COLLECTIVE MADNESS


“Soft despotism is a term coined by Alexis de Tocqueville describing the state into which a country overrun by "a network of small complicated rules" might degrade. Soft despotism is different from despotism (also called 'hard despotism') in the sense that it is not obvious to the people."

Monday, April 13, 2009

An Instapundit Solution to Piracy Problem


Gun Control Works–for Pirates

A Common Sense Solution to the Piracy Problem
by Bill Levinson, Instapundit
published December 12, 2008
The recent terrorist rampage by Islamic supremacists in Mumbai shows that India’s strict gun control laws work–for vicious Islamic supremacist terrorists. Even many of India’s police were armed only with lathis, or bamboo sticks, and they learned the hard way that it is a bad idea to bring a bamboo stick to a gunfight.

The epidemic of piracy off the Somali has underscored the same lesson for the world’s merchant marines and passenger cruise lines: gun control works for pirates, corsairs, and buccaneers who freely ignore laws against the possession of destructive devices (like rocket launchers) to prey on unarmed shipping.

Piracy was apparently less of a problem during the age of traditional pirates (16th through early 19th centuries), even though merchant ships could not dial 911 or the equivalent for assistance from the nearest frigate. The reason was that dinghies, rubber boats, or their equivalent (e.g. rowboats) had no chance against even an unescorted merchant ship; the pirates needed a sloop or even a frigate to take, for example, an East Indiaman. This picture (The East Indiaman Repulse (1820) in the East India Dock Basin. Creator: Charles Henry Seaforth, October 1842) makes the reason obvious.


East Indiaman

Note the presence of at least ten gun ports (on the lower deck only), which means the ship is at least as well armed as a sloop of war. Portcities London, meanwhile, displays a picture of an East Indiaman of 1690, which carries more than sixty guns. The “weight of metal” per broadside, a typical measure of a ship’s fighting power, probably exceeded that of a contemporary frigate (counterpart of a modern heavy cruiser).

There were of course plenty of pirates during this era, but they did not operate from the equivalent of rubber dinghies or even mother ships because a merchantman of that era would have blown them to bits. A direct hit from a cannonball was not necessary, as the gun could be loaded with grapeshot to kill the exposed rowboat crew. Even if the rowboat managed to come alongside, the merchant seaman had the option of dropping cannon balls that would have gone right through the rowboat’s hull. The pirates therefore needed the counterparts of modern destroyers or cruisers to prey on merchant shipping on the high seas.

-- -- --

## STATED GOAL 1
In the piracy post, what were many of India's police armed with during the Mumbai attack?
## STATED GOAL 2
Condense the paragraph of the piracy post beginning "There were of course plenty of pirates during this era" into a shorter version that keeps its main facts.

## EXTRACTED ENTRIES
-- -- --

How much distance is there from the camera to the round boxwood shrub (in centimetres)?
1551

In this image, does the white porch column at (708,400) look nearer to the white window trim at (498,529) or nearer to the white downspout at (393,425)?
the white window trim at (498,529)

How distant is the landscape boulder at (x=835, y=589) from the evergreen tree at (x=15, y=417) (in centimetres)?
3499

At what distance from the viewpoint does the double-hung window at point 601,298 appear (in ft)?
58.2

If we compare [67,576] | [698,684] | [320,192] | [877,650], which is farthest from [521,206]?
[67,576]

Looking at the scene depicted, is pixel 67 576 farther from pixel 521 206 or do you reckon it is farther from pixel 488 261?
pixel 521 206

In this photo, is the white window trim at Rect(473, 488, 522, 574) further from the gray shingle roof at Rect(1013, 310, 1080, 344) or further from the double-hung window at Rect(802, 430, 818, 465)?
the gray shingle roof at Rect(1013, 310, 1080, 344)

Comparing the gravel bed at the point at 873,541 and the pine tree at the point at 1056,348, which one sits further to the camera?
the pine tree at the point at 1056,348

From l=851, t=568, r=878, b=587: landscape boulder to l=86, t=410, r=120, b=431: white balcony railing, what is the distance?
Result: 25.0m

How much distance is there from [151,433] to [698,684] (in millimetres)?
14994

-- -- --

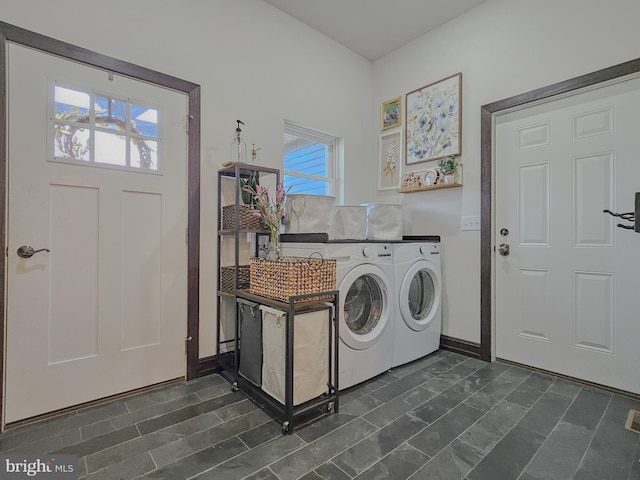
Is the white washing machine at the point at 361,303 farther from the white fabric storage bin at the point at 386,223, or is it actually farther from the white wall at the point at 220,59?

-- -- --

## CORRECT ANSWER 1
Many of them had only lathis, or bamboo sticks.

## CORRECT ANSWER 2
Pirates of that era did not attack from rowboats or mother ships, because an armed merchantman would have destroyed them. It could fire grapeshot at an exposed rowboat crew, or drop cannonballs through the hull of a boat that came alongside. Pirates therefore needed the equivalents of modern destroyers or cruisers to prey on merchant ships on the high seas.